====== Text segment ======
Article citation:
Dunsire, G., Hillman, D., Phipps, J. & Coyle, K. (2011). A reconsideration of mapping in a semantic world. Proc. Int’l Conf. on Dublin Core and Metadata Applications 2011, 26-36.
Summary:
Dunsire, et al. discuss earlier methods of cross-walking metadata and compare it to the type of mapping potentially available in an open Semantic Web environment.
Quoted abstract:
For much of the past decade, attempts to corral the explosion of new metadata schemas (or formats) have been notably unsuccessful. Concerns about interoperability in this diverse and rapidly changing environment continue, with strategies based on syntactic crosswalks becoming more sophisticated even as the ground beneath library data shifts further towards the Semantic Web. This paper will review the state of the art of traditional crosswalking strategies, examine lessons learned, and suggest how some changes in approach–from record-based to statement-based, and from syntax-based to semantic-based–can make a significant difference in the outcome. The paper will also describe a semantic mapping service now under development.
Discussion:
Dunsire et al. begin the article by talking about the large amount of legacy data in various formats that has been generated and the need to crosswalk the data between those formats. In the traditional cataloging environment, data values have to be translated from one closed system based on a single metadata standard to another closed system based on another different metadata standard. So the elements have to be mapped between the systems and then the data values transformed between the systems to match different constraints of the elements in each system. Unfortunately, problems occur when the elements in each system do not have exactly the same meaning. There is no way to translate “approximately” when building a traditional crosswalk.
Additionally, the mapping of elements between systems is normally done separately from and outside of the method used to transform the data values.
Maps are developed, ingested and maintained as documents (usually spreadsheets) that are not actionable. Thus a further, but separate, step beyond the intellectual process of creating a map is the creation of programs that implement the mapping and transform data based on the decisions made during the creation of the maps. (p. 27)
They propose instead using RDF as a basis for developing maps.
What occurs to me though, is that the legacy data, by definition, cannot exist in the RDF/Linked Data world because it is just strings. Without the linkages, it is invisible. I wonder, does this mean that someone(s) must create metadata elements that correspond to the MARC fields and subfields to allow the relationships (maps) to be built? I think that something like this is happening in the Open Metadata Registry. I also think this is part of what Karen Coyle is always trying to get people to think about, but I am too lazy to go search for references right now.
Dunsire at al. discuss existing cross-walk strategies used for legacy data. Existing cross-walking strategies are generally top-down and include “pairwise” or “peer to peer” and “hub-and-spoke” or “switch” strategies. Pairwise strategies have only a one-to-one equivalency between element sets, this is their great weakness. Switch strategies allow more nuanced linkages but at the cost of an extremely large vocabulary.
Most existing crosswalks implement a peer to peer strategy. Because there has to be a one-to-one equivalence between the two mapped elements, there is no way to express “almost the same”. Switch strategies get around this by using a central vocabulary that can be used between any other two sets of elements. Unfortunately, this results in an extremely unwieldy (and ever-expanding) vocabulary to manage all of the possible equivalencies between all of the elements.
======
What needs to be done → Condense the article discussion above into two sentences.
====== Provided material ======
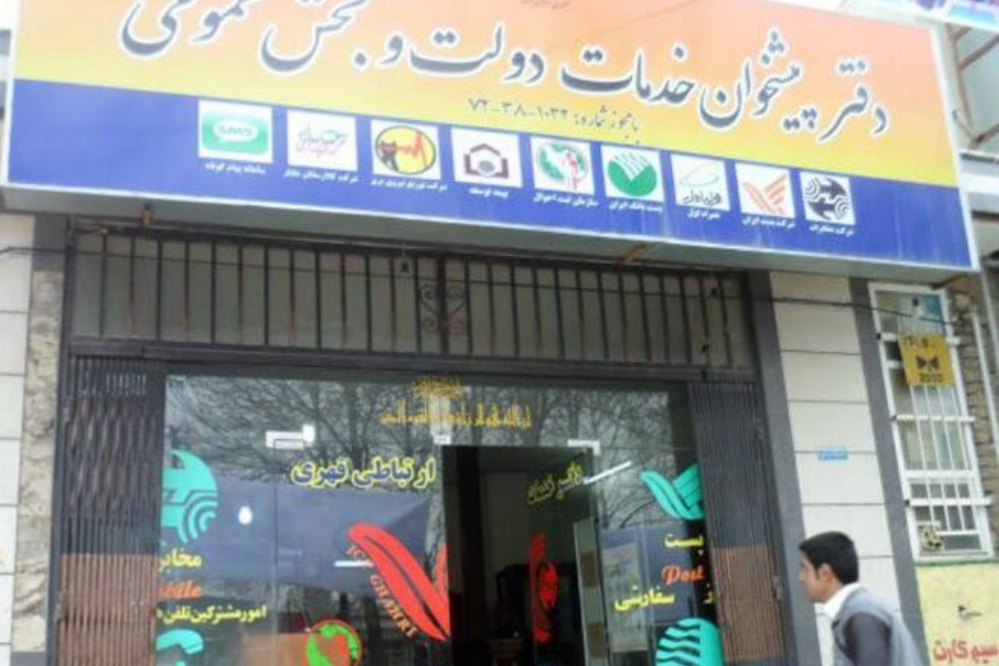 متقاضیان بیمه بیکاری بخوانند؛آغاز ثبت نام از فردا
======
====== Provided material ======
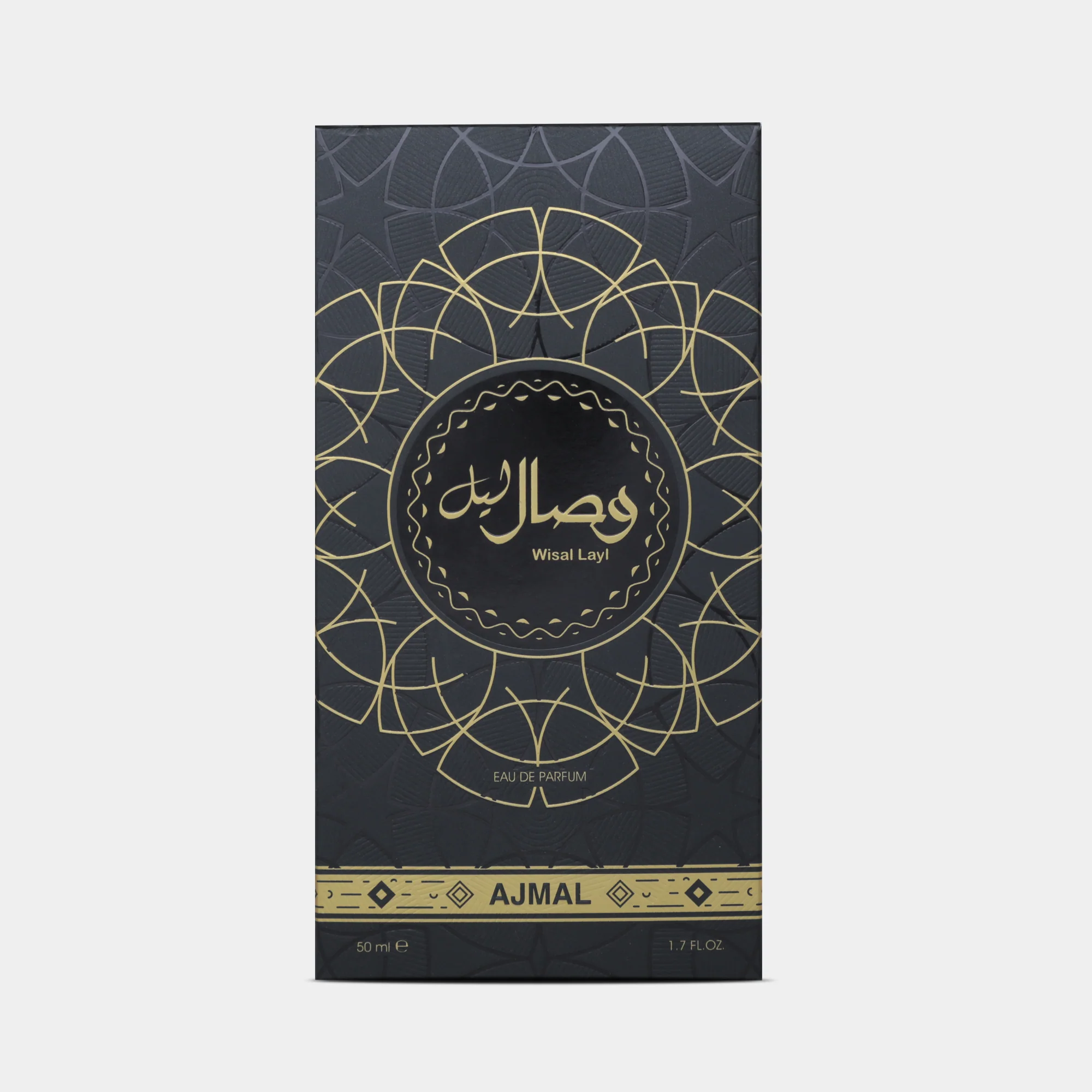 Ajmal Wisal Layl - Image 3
======
Worked solution → The discussion reviews a 2011 paper by Dunsire et al. that compares traditional crosswalking of metadata between closed systems with mapping in a Semantic Web environment, and it notes their proposal to use RDF as a basis for developing maps. It explains that traditional crosswalks, most of them pairwise, cannot express "almost the same" and keep maps apart from data transformation, while switch strategies get around this only at the cost of an extremely large, ever-expanding vocabulary.